--- Dataset entries ---
============================================================
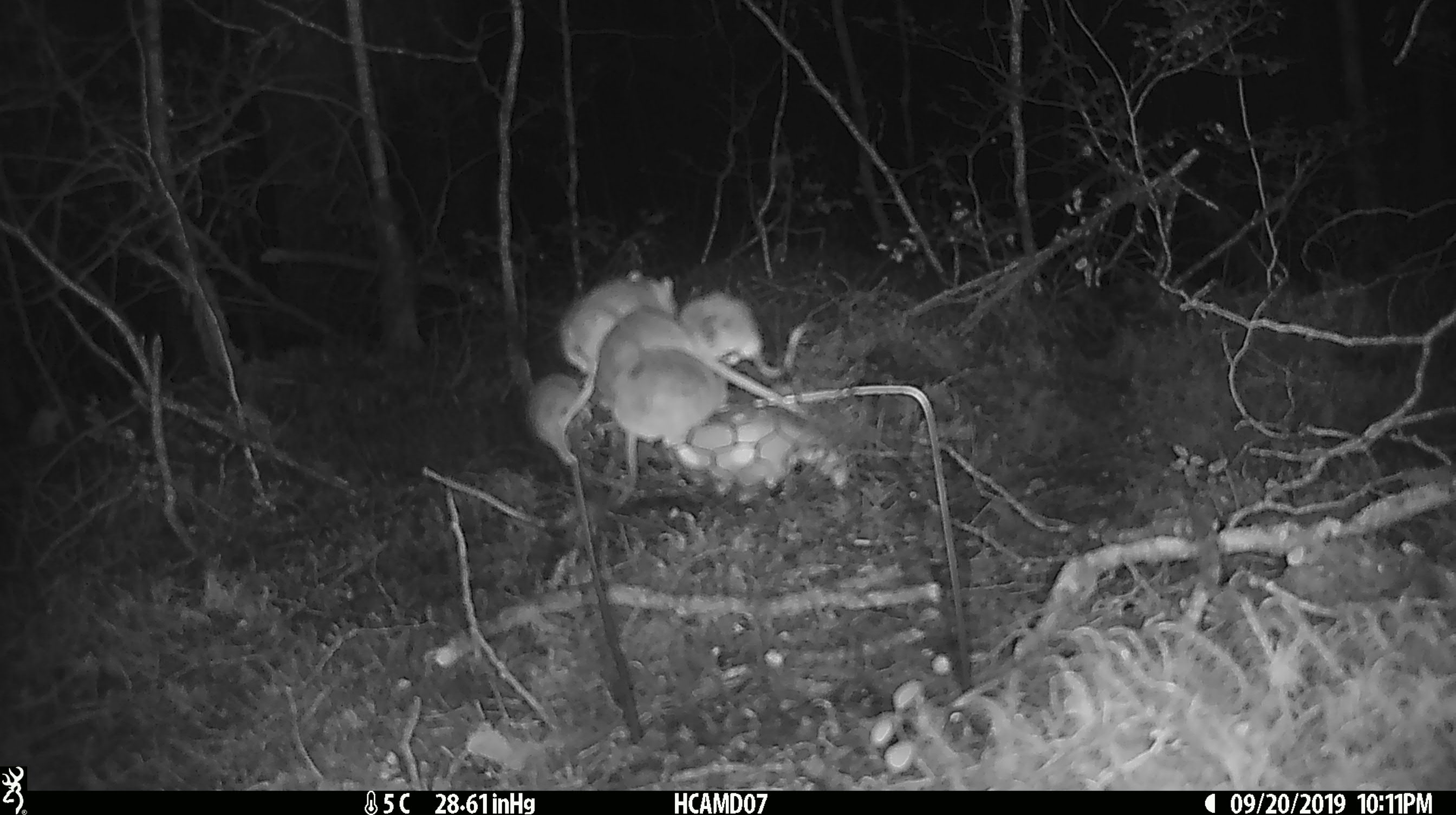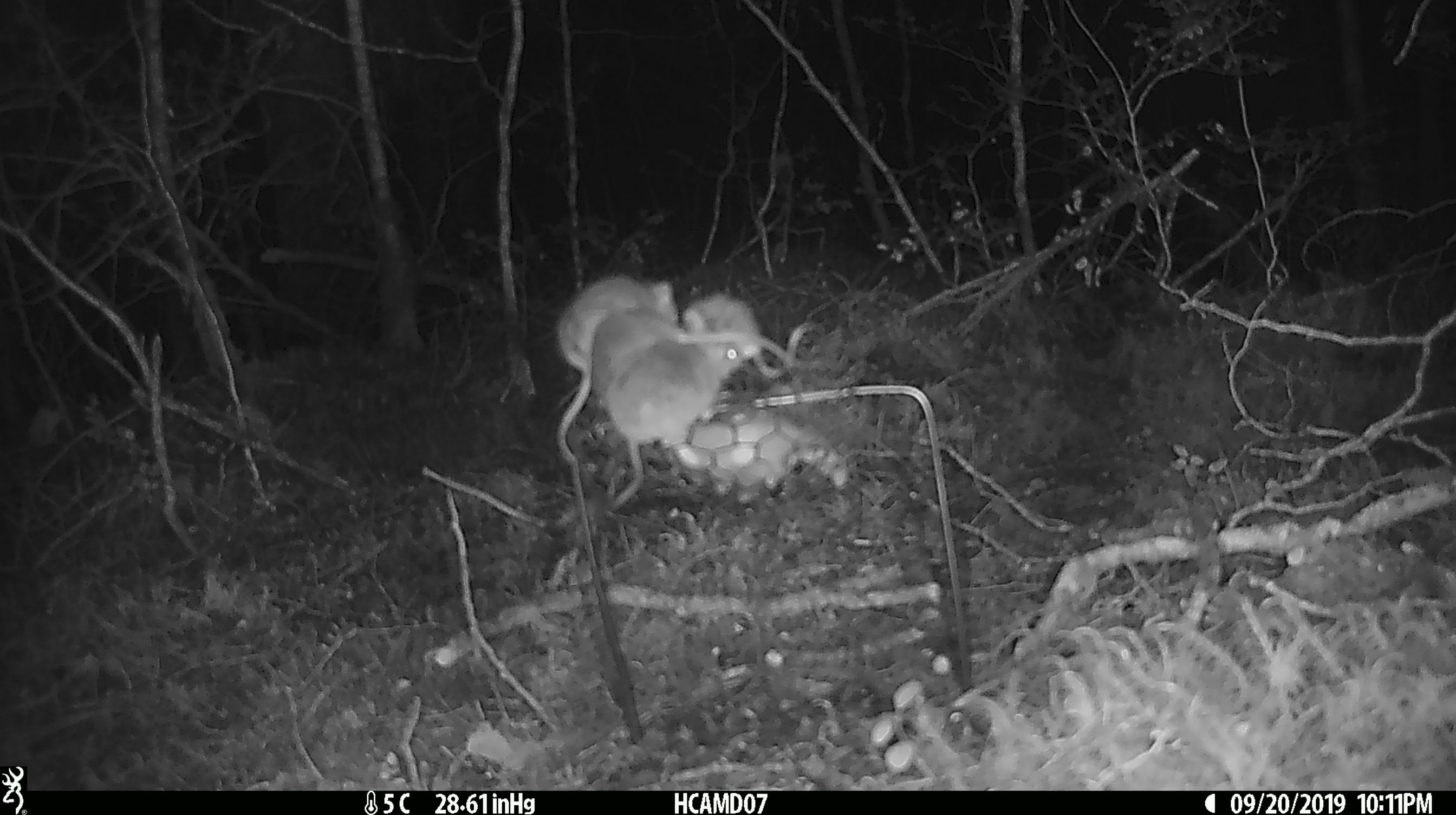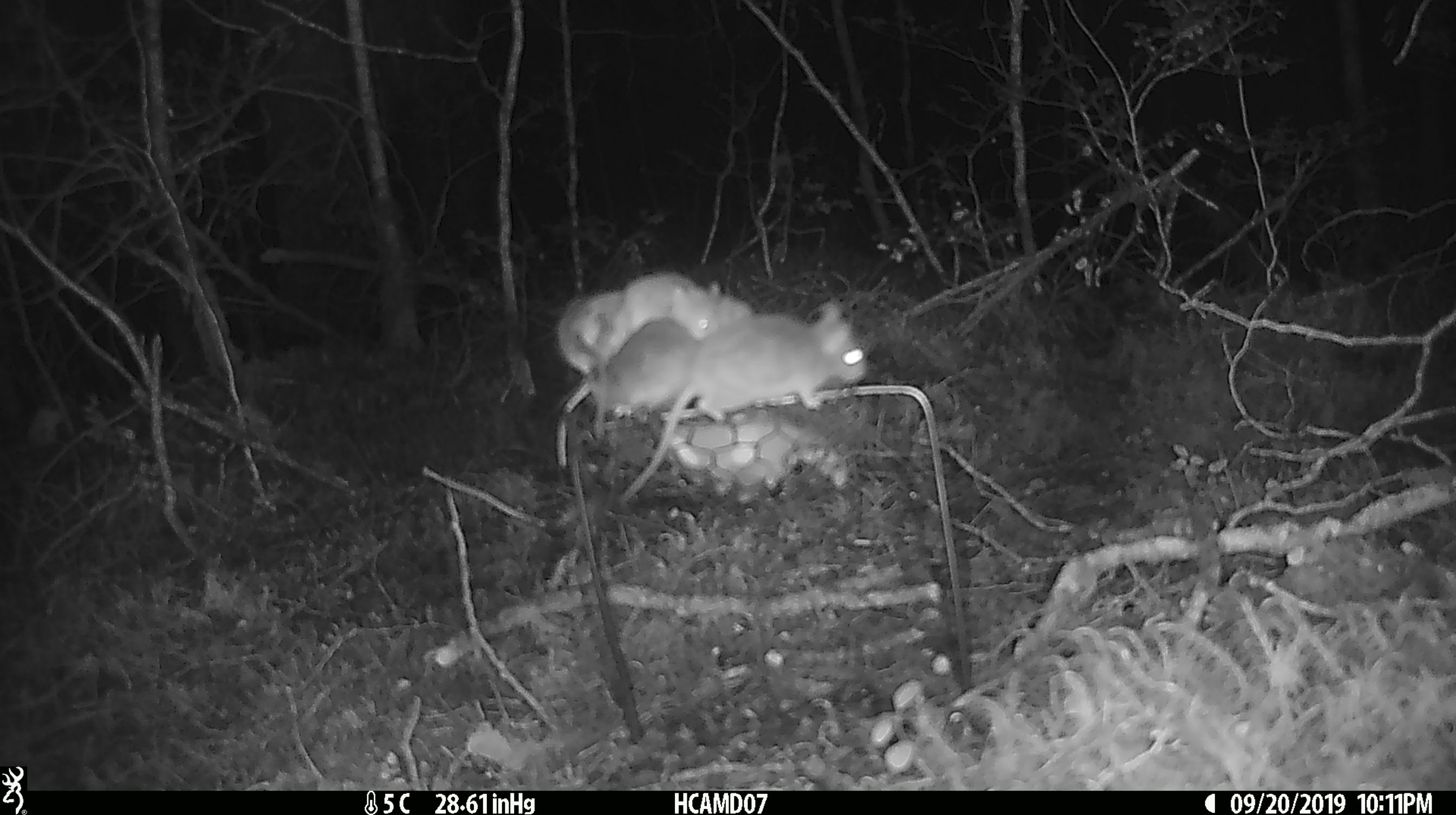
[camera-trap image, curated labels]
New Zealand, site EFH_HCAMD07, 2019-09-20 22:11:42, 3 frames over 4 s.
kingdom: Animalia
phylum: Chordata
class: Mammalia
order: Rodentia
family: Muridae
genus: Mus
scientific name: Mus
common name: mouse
============================================================
What is needed is an exact output of the records above, with every picture left out.

--- Your response ---
[camera-trap image, curated labels]
New Zealand, site EFH_HCAMD07, 2019-09-20 22:11:42, 3 frames over 4 s.
kingdom: Animalia
phylum: Chordata
class: Mammalia
order: Rodentia
family: Muridae
genus: Mus
scientific name: Mus
common name: mouse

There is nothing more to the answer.